The survival of kirk session minute books has been generally outstanding, but it must be borne in mind that we do not have a complete set of records for every parish. What is more, the surviving minute books for each parish are not necessarily comprehensive. There may be missing pages or lost volumes; or there may be lapses in meetings or minute-taking due to illness, disease, disasters or conflict. In other words, there are gaps in our sources.
Another issue facing the historian is the nature of the coverage, as the surviving records are mostly from the more populous areas in the lowlands, and especially the towns. This is not altogether surprising: the sessions there were organised earlier and able to hold meetings more frequently. Indeed, the problems of long travel and inclement weather could affect a session meeting no less than church attendance by parishioners – a problem of particular note in the highlands and islands.
No two minute books are strictly the same. Although used for the same purposes – the recording of proceedings, disciplinary cases, decisions and so on – the physical condition of the books renders each unique. Sections may be damaged or fragmentary; the pages may be soiled or torn; and the ink may have faded over time. As such, their legibility will be compromised to a greater or lesser extent.
The minute books were shaped by those who used them. They were subject to the impulses of a kirk session and the technical abilities and human fallibilities of a session clerk.
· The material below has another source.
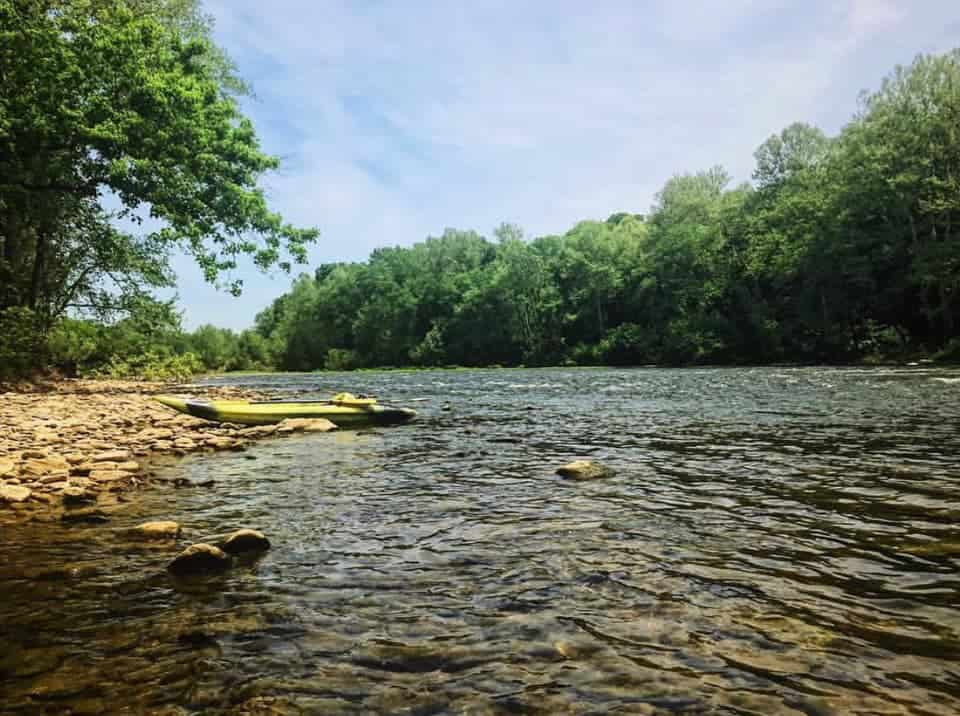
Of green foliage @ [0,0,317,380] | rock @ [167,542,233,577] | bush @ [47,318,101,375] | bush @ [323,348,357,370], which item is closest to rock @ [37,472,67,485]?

For example, a minister, elder or session might be preoccupied with a local matter or obsessed with a particular sin, while the clerks may differ in their approach to their duties or in the accuracy of their record keeping. Other human interventions include intentional omissions or deliberate exaggeration.
Finally, the conventions of record keeping can vary from clerk to clerk and parish to parish. The level of detail, marginalia, modifications, or summaries are all likely to differ. A session may also have kept several books for specific purposes: one may record discipline, another financial transactions, etc.
While these issues must be considered at all times, they need not discourage us: they do not prevent illuminating historical research and shall not affect your ability to learn early modern handwriting.